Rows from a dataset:
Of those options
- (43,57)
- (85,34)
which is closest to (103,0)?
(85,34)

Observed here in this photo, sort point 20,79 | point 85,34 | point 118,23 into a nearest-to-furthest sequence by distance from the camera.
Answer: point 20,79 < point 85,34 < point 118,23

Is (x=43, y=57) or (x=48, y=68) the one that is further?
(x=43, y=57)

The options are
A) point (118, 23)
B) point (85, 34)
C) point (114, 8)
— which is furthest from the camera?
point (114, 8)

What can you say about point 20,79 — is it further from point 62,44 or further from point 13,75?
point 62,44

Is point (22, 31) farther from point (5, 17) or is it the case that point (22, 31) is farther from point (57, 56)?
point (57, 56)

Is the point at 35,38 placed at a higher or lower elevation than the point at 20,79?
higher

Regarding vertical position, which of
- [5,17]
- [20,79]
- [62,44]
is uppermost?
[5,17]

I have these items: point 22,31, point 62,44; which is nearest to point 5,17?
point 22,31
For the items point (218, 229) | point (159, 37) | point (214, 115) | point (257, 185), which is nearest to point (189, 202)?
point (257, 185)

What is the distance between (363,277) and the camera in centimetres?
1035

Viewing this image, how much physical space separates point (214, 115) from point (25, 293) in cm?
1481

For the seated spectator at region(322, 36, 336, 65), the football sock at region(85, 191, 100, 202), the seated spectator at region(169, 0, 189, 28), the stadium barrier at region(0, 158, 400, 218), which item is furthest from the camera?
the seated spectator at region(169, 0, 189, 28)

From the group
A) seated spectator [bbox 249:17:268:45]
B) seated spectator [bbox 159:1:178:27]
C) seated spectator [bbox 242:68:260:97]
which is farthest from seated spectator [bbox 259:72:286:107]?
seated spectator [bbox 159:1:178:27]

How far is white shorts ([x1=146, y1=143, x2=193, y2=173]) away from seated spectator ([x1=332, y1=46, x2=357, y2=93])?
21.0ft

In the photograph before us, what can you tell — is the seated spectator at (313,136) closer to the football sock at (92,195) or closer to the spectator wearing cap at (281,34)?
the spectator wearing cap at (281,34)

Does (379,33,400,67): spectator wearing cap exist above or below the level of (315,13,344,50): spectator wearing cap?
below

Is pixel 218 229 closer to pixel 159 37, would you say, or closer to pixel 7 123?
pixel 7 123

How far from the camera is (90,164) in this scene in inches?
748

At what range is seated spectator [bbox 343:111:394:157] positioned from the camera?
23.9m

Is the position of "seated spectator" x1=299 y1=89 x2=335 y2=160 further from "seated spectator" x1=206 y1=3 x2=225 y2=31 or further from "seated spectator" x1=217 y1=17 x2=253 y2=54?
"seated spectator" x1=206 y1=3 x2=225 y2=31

TASK DETAILS
Output the line holding "From the group", then every later line through the end of the records above, exactly as given and nothing else.

RESULT OF THIS EXERCISE
From the group
A) seated spectator [bbox 249:17:268:45]
B) seated spectator [bbox 159:1:178:27]
C) seated spectator [bbox 242:68:260:97]
which is farthest from seated spectator [bbox 259:72:286:107]?
seated spectator [bbox 159:1:178:27]

How far is white shorts ([x1=146, y1=143, x2=193, y2=173]) away from seated spectator ([x1=332, y1=46, x2=357, y2=93])?
21.0ft

In the photograph before us, what can you tell — is the seated spectator at (313,136) closer to the football sock at (92,195) or closer to the spectator wearing cap at (281,34)?
the spectator wearing cap at (281,34)

Does (379,33,400,67): spectator wearing cap exist above or below the level of (315,13,344,50): spectator wearing cap?
below

Is pixel 218 229 closer to pixel 159 37, would you say, or closer to pixel 7 123?
pixel 7 123

How far from the camera is (90,164) in this scene in inches?
748

At what range is seated spectator [bbox 343:111:394:157] positioned from the camera?
23.9m

Is the position of "seated spectator" x1=299 y1=89 x2=335 y2=160 further from "seated spectator" x1=206 y1=3 x2=225 y2=31 or further from "seated spectator" x1=217 y1=17 x2=253 y2=54?
"seated spectator" x1=206 y1=3 x2=225 y2=31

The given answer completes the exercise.